C'est au travers du regard nubile de l'adolescence — celui d’Ellis — et ce qu’il transporte de pur, que Nichols déconstruit l’amour et son imperfection. 
En trois petits cas d’écoles : divorce, premier amour et amour raté, ou fuyant, il propulse tous les clichés dans une dimension autrement plus grave, par un simple jeu de point de vue. De ces déjà-vus, il ne nous reste en fait que la crainte de leurs effets sur Ellis. Car au-delà du gamin qu’il est, Ellis se fait avant tout le porte-étendard de ce que l’amour a de plus pur et de plus simple ; une vision des choses que l’on a peur d’entacher, une pureté et une perfection des sentiments — d’aucuns diront naïveté — que l’on sait fragile et éphémère, en sommes un éclat dont on assiste peut-être aux dernières lueurs.
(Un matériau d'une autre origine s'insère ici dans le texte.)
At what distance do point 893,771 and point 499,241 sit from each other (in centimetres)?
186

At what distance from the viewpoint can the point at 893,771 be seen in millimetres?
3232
C’est de là que le film tire toute sa grâce.



« Pourquoi fais-tu cela pour nous ? » demande Juniper (Reese witherspoon) à Ellis, qui s’évertue à réunir le couple qu’elle forme avec Mud (Matthew McConaughey) au-delà des risques. « Parce que vous vous aimez »

Cette simplicité et cette évidence même, cette croyance en la nature authentique des sentiments, on les retrouve partout dans le film de Nichols, dans l’amitié et dans la famille. Une vraie loyauté se crée entre Mud et Ellis, qui n’est pas à sens unique comme on aurait pu le craindre. Cette authenticité se matérialise aussi dans le rapport à la famille, différent pour chaque personnage, et souvent au-delà des liens du sang. Le copain d’Ellis vit avec son oncle, Tom (Sam Shepard), qui n’a plus de famille, se fait le paternel de Mud. Au final, la seule famille soudée en devient l’antagoniste du film. Est-ce que Nichols reproche aux liens familiaux ce qu’ils ont d’arbitraire et d’hypocrites ? Difficile à dire, d’autant qu’en fin de compte, la détresse du père qui apprend la mort de ses fils, malgré sa retenue, témoigne de sentiments vrais. On l'aura d'ailleurs jugé trop vite, peut-être.
Une chose est sûre : Nichols préfère les personnes qui se trouvent bien, qui sont faites pour se trouver. 


Une des grandes réussites du scenario réside dans la transparence des avis que chacun a sur les autres. Il en sort une inconstance perpétuelle sur les jugements que peut se faire Ellis (et nous même) sur Mud, sur Tom, sur Juniper et sur l’authenticité de leur amours (et même sur le père "méchant", comme on l'a vu avant). Nichols nous laisse jouer les manichéens par endroit. On donne le tort a quelqu’un, et puis on le retire. Seul reste la vraie valeur des sentiments, qui va au-delà des jugements (Tom aide Mud malgré tout, le père pleure la mort de ses fils).

Le film se finit peut-être un peu trop bien. La vie n’aura pas encore eu raison de la pureté d’Ellis, en témoignera l’échange de regards avec sa voisine dans les dernières minutes. Mais peut-être que le mot de la fin, c’est que l'amour et ses exigences sont différents chez chacun. Et on souhaite que l'amour d’Ellis soit préservé.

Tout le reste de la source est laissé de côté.